• Provided passage
The Purpose and objectives of sentencing

 

[24]      The purpose, objectives and principles applicable to sentencing by service tribunals are found at sections 203.1 to 203.4 of the NDA, reproduced at QR&O article 104.14. As provided at section 203.1 of the NDA:

 

203.1 (1) The fundamental purposes of sentencing are

 

(a)    to promote the operational effectiveness of the Canadian Forces by contributing to the maintenance of discipline, efficiency and morale; and

 

(b)    to contribute to respect for the law and the maintenance of a just, peaceful and safe society.

 

(2) The fundamental purposes shall be achieved by imposing just sanctions that have one or more of the following objectives:

 

(a)    to promote a habit of obedience to lawful commands and orders;

 

(b)    to maintain public trust in the Canadian Forces as a disciplined armed force;

 

(c)     to denounce unlawful conduct;

 

(d)    to deter offenders and other persons from committing offences;

 

(e)     to assist in rehabilitating offenders;

 

(f)      to assist in reintegrating offenders into military service;

 

(g)    to separate offenders, if necessary, from other officers or non-commissioned members or from society generally;

 

(h)    to provide reparations for harm done to victims or to the community; and

 

(i)      to promote a sense of responsibility in offenders, and an acknowledgment of the harm done to victims and to the community.

• Information given
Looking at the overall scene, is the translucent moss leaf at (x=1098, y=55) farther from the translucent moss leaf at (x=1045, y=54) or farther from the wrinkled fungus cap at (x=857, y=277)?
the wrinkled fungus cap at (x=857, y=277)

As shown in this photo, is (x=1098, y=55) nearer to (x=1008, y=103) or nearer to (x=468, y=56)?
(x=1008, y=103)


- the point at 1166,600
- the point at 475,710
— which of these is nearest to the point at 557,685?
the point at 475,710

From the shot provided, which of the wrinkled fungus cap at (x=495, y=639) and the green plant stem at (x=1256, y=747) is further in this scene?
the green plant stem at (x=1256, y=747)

• Complete the following
**1.** In the sentencing passage, which sections of the NDA contain the purpose, objectives and principles applicable to sentencing by service tribunals?
**2.** Please copy the sentencing passage word for word, starting with "(f)      to assist" and going on through "to the community.".

• Results in order
**1.** Sections 203.1 to 203.4 of the NDA.

**2.**
(f)      to assist in reintegrating offenders into military service;

 

(g)    to separate offenders, if necessary, from other officers or non-commissioned members or from society generally;

 

(h)    to provide reparations for harm done to victims or to the community; and

 

(i)      to promote a sense of responsibility in offenders, and an acknowledgment of the harm done to victims and to the community.